Russian forces on the peninsula already depend on a constrained set of supply lines: the Kerch Bridge (under sustained Ukrainian threat since 2022), the rail and road corridor through occupied Donetsk Oblast, and the Melitopol-Chonhar bottleneck. Ukrainian aerial denial of any one of these links compounds pressure on the others. 

Squeezing land corridor from both ends

The new operation puts pressure on the land corridor's western end. On 31 May, Mariupol residents reported in local group chats that Russia shut down part of its land corridor from Crimea to occupied Donetsk because of Ukrainian drones.

The Melitopol-Chonhar segment crosses flat steppe with limited cover and funnels Russian convoys through narrow bridge crossings over the Syvash to reach the peninsula, the terrain optimal for drone operators to deny the air with persistent surveillance and strike capability. 

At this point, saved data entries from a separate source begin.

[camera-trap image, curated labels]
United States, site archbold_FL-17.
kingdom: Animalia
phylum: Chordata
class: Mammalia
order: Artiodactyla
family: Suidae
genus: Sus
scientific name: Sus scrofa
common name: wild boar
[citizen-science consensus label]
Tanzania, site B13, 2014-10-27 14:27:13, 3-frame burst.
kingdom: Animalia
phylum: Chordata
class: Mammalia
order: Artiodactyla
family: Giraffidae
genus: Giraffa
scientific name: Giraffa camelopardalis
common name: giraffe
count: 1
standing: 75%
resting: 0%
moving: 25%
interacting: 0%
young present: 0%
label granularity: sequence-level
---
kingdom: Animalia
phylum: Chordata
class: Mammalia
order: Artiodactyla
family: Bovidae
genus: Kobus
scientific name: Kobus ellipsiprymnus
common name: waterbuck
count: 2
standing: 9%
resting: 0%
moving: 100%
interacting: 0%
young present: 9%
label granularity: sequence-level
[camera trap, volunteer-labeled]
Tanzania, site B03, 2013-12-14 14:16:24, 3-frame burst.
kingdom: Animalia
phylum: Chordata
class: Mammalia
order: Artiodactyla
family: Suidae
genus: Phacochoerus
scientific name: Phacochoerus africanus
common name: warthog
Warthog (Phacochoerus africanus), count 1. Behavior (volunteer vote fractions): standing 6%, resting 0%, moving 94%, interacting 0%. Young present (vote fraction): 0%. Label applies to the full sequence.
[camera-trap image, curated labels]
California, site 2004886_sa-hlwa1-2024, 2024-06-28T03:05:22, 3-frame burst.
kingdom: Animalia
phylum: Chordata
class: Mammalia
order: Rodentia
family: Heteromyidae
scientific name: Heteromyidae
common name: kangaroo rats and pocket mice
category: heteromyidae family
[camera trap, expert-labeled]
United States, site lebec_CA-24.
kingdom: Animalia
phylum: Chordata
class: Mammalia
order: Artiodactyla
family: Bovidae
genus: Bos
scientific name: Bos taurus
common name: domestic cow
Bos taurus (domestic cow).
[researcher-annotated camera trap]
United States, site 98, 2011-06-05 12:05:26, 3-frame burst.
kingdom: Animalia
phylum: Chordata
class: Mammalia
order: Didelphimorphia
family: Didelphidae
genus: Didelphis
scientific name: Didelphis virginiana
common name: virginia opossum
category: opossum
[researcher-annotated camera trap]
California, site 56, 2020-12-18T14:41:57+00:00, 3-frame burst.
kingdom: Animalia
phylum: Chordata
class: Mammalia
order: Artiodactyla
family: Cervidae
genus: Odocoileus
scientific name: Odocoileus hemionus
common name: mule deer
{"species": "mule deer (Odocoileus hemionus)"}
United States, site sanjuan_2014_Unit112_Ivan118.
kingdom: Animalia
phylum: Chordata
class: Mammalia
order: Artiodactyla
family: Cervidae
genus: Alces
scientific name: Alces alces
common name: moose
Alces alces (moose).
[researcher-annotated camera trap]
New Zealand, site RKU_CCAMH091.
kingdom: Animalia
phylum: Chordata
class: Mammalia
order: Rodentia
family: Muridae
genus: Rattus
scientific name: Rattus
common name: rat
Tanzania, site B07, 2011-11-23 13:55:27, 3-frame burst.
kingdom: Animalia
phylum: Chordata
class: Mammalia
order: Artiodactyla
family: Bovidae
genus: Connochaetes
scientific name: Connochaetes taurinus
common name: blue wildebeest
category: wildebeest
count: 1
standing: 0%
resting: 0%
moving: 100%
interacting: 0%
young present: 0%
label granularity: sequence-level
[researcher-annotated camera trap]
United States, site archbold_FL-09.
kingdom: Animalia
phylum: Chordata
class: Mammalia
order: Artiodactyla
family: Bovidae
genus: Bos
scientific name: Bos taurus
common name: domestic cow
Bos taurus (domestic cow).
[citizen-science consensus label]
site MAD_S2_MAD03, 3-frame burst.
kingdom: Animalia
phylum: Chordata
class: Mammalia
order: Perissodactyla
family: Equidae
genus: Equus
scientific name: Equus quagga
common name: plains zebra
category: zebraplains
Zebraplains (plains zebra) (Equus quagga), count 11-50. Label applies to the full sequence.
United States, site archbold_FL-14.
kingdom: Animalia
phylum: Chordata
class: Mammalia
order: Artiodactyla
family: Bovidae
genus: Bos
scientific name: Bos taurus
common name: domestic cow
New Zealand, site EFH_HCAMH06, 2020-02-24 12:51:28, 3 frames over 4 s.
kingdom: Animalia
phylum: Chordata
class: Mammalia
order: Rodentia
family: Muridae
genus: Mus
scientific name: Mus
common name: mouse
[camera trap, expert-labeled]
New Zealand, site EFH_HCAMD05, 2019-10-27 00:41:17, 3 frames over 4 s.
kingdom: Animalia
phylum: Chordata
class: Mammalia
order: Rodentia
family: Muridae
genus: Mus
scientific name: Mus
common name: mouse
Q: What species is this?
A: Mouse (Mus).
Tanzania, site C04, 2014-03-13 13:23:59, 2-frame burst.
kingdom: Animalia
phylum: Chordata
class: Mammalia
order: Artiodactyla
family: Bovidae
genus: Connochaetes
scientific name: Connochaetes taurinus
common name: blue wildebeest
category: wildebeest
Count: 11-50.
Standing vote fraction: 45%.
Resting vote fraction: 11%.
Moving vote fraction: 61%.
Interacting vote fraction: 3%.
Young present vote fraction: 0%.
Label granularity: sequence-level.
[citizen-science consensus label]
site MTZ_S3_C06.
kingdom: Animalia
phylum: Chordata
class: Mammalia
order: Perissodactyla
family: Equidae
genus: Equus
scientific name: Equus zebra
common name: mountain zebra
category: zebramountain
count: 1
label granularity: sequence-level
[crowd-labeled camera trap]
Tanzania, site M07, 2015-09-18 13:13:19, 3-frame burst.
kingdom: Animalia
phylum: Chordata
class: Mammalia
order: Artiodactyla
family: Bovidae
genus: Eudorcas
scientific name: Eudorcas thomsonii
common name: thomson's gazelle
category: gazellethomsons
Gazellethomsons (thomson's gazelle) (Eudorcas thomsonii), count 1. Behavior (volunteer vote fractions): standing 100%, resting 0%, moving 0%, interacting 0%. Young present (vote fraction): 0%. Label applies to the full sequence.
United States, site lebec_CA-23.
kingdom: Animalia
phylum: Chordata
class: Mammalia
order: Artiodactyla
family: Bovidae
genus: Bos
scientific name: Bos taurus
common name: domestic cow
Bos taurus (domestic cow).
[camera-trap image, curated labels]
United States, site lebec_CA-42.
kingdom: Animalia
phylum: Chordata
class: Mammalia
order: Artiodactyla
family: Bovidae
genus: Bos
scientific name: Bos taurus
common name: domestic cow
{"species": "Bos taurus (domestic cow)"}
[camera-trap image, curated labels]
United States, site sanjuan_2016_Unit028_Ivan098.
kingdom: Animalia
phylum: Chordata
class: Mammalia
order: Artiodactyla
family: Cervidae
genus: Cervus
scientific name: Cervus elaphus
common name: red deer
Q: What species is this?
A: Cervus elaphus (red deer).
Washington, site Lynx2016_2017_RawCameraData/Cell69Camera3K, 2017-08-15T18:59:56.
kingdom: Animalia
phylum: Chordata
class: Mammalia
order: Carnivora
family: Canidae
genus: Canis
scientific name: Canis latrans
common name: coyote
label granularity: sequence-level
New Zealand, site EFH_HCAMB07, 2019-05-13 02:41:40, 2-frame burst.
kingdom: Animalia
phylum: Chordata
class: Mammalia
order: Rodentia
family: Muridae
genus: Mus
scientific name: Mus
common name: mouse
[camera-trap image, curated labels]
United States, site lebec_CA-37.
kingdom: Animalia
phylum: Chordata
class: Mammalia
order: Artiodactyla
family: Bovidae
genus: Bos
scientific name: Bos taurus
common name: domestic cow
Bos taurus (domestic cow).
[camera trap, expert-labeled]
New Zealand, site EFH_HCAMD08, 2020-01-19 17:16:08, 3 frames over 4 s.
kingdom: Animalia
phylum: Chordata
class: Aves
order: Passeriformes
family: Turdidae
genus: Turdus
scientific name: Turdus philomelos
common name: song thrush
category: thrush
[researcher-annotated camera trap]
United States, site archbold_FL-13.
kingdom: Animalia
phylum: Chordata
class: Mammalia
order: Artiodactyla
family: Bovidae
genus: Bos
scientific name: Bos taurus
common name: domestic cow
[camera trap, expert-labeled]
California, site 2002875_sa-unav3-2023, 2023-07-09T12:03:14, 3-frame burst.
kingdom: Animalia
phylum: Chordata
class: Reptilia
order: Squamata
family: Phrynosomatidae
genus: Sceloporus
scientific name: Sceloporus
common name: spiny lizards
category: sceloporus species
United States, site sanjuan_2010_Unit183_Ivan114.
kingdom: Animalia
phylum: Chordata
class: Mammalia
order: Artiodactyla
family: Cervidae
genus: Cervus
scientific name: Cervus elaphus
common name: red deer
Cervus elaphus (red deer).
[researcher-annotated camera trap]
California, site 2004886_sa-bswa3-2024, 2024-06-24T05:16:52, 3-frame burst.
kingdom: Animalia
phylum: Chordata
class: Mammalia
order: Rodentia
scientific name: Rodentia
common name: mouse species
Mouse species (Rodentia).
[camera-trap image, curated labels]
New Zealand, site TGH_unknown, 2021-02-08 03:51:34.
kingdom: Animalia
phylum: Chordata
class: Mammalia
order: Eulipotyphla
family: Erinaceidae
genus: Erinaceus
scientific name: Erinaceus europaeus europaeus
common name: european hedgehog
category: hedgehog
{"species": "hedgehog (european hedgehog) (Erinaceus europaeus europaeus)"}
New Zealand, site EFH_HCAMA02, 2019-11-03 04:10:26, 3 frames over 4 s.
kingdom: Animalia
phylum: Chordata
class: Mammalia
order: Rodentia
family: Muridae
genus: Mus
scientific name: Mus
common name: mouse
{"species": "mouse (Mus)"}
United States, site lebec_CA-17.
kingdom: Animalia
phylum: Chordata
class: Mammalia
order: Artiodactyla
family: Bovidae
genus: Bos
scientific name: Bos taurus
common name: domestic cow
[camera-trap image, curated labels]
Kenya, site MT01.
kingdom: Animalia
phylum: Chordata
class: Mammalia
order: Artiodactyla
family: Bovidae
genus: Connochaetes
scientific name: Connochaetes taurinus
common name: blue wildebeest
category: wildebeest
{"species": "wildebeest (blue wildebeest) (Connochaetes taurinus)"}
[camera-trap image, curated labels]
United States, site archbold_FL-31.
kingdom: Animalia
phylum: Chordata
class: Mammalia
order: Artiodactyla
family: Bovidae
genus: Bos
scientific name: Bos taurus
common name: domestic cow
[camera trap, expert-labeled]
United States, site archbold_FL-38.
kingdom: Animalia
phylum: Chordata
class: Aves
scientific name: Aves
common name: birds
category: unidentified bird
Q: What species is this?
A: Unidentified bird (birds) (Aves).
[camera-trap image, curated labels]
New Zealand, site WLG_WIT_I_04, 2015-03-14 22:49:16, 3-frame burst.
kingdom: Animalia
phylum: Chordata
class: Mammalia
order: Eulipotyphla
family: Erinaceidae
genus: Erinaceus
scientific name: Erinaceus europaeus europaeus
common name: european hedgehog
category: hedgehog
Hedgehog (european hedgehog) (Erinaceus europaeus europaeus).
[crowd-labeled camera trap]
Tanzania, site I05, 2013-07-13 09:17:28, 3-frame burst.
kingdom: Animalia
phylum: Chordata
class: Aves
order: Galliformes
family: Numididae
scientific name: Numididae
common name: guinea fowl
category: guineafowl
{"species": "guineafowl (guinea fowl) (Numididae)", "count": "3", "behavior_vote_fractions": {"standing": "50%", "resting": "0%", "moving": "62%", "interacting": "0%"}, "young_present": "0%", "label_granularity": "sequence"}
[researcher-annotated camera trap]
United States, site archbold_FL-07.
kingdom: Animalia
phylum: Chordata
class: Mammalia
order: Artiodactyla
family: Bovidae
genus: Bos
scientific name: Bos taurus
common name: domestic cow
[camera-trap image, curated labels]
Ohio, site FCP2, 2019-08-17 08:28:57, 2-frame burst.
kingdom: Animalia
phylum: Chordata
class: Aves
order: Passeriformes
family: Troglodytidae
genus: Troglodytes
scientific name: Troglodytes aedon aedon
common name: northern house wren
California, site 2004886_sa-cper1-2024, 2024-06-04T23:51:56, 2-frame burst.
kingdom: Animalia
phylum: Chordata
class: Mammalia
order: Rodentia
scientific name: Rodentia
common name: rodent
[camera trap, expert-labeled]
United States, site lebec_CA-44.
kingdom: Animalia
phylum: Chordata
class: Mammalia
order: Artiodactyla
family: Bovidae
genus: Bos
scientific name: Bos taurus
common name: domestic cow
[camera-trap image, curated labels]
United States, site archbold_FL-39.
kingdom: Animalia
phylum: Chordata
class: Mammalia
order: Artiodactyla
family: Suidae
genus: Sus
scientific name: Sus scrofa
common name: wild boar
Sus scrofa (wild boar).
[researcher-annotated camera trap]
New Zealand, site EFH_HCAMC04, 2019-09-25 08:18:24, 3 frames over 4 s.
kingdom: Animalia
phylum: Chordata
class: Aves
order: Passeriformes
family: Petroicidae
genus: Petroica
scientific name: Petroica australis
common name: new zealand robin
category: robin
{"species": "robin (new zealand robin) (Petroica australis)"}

SSO drones as the strangulation instrument

The 3rd Separate Special Purpose Regiment is one of Ukraine's veteran Special Operations Forces units, named after the tenth-century Kyivan Rus prince.

The regiment's deployment of drone operators against Russian logistics on the Melitopol-Chonhar route fits within Ukraine's broader "logistics lockdown" approach to occupied territory. Ukraine's Defense Ministry has recently committed $113 million to medium-strike drones designed to target Russian rear logistics.

"Drones of the Special Operations Forces unit are destroying equipment and breaking the enemy's logistics routes on the Melitopol-Chonhar route," the 3rd Regiment said.

What does this change for Russia on peninsula? 

Russia's military presence in Crimea depends on a continuous supply of fuel, ammunition, and food, as well as on personnel rotation. 

"As a result, the already-difficult logistics for supplying the Russian army and fuel to the peninsula have grown harder," the SSO said.